Thankfully, I believe this “groupthink” will soon be a thing of the past, largely because most groups will soon be obliterated. When I look at my children’s friends, it’s very hard to classify many of them into neat categories. One of their closest friends is part native, part European. Another girl is half black and half white, with the most amazing red hair. Yet another is half Chinese, half Italian. My own half-brother is half white, half Asian. What group are they in? I don’t think the next generation cares all that much, and so hopefully, as they start to become the movers and shakers of this country, we will finally be able to move on.

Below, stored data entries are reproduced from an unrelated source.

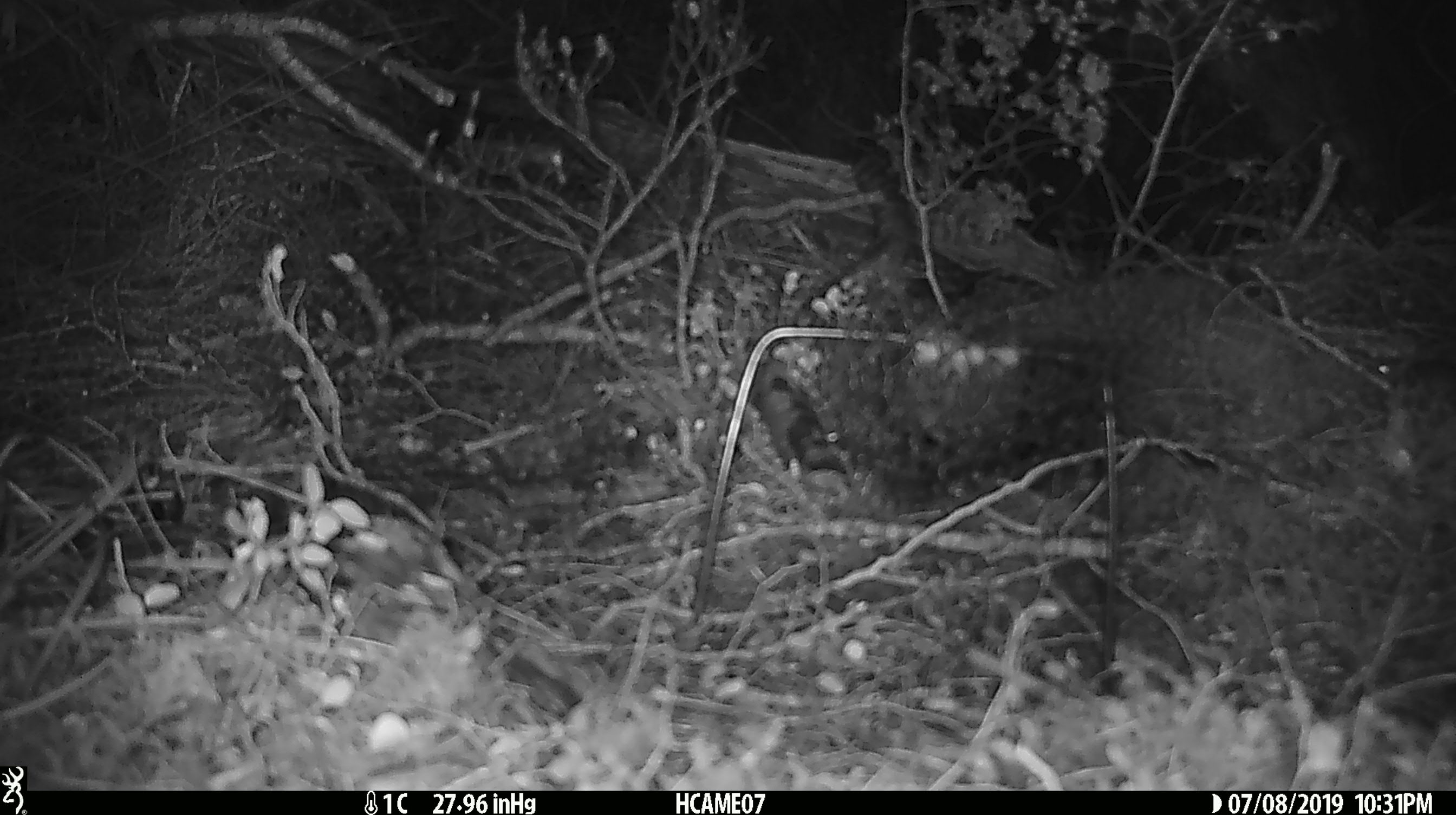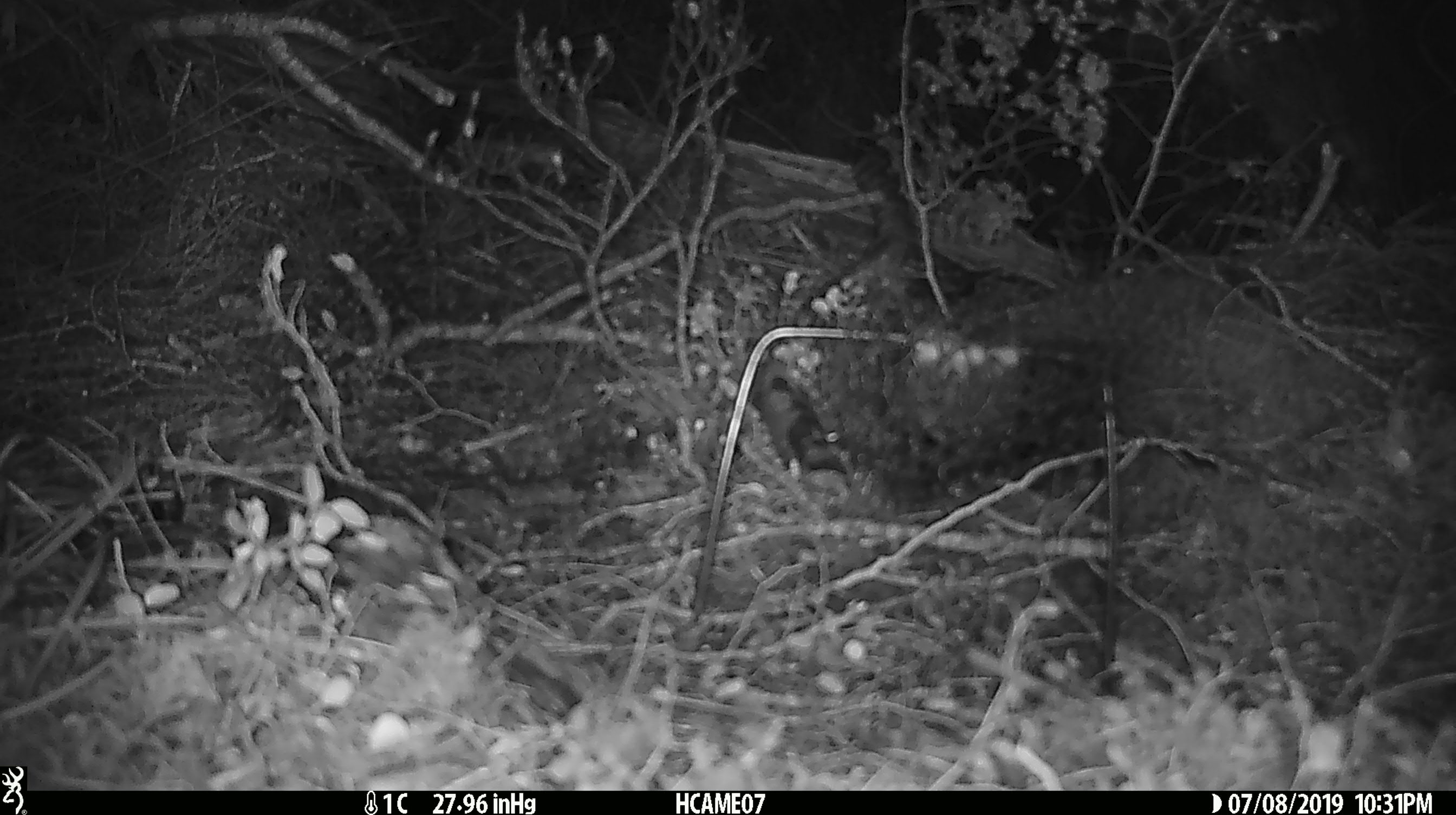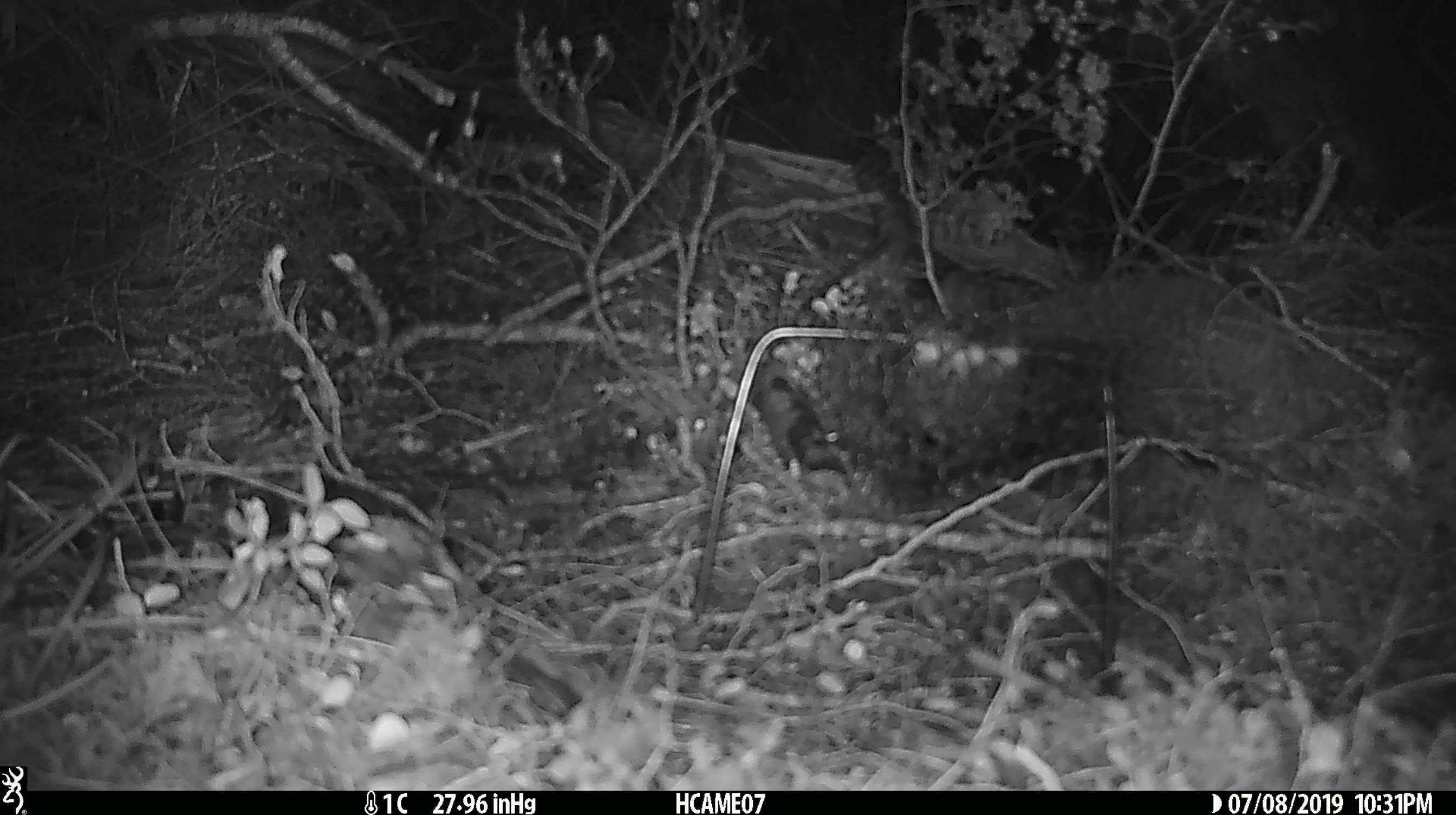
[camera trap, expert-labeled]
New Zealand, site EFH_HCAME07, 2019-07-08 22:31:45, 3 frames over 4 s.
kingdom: Animalia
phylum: Chordata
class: Mammalia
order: Rodentia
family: Muridae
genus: Mus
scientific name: Mus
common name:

Canada’s history is replete with shameful incidents when it comes to race. We turned Jews away before World War II. We charged the Chinese more to immigrate in the early 1900s. We treated the natives abysmally. Recognizing this history, along with other sordid incidents, is crucial. But just as crucial is acknowledging that it is indeed history, and it can end. We can move on from our racist and sexist past to embrace a society that truly values people as equals.
And that means thinking of people as individuals, not as members of a group. It means looking past the skin and the genitalia and into the character of a person. Until we do that, then we haven’t really put our history behind us. And I think it’s time we did so.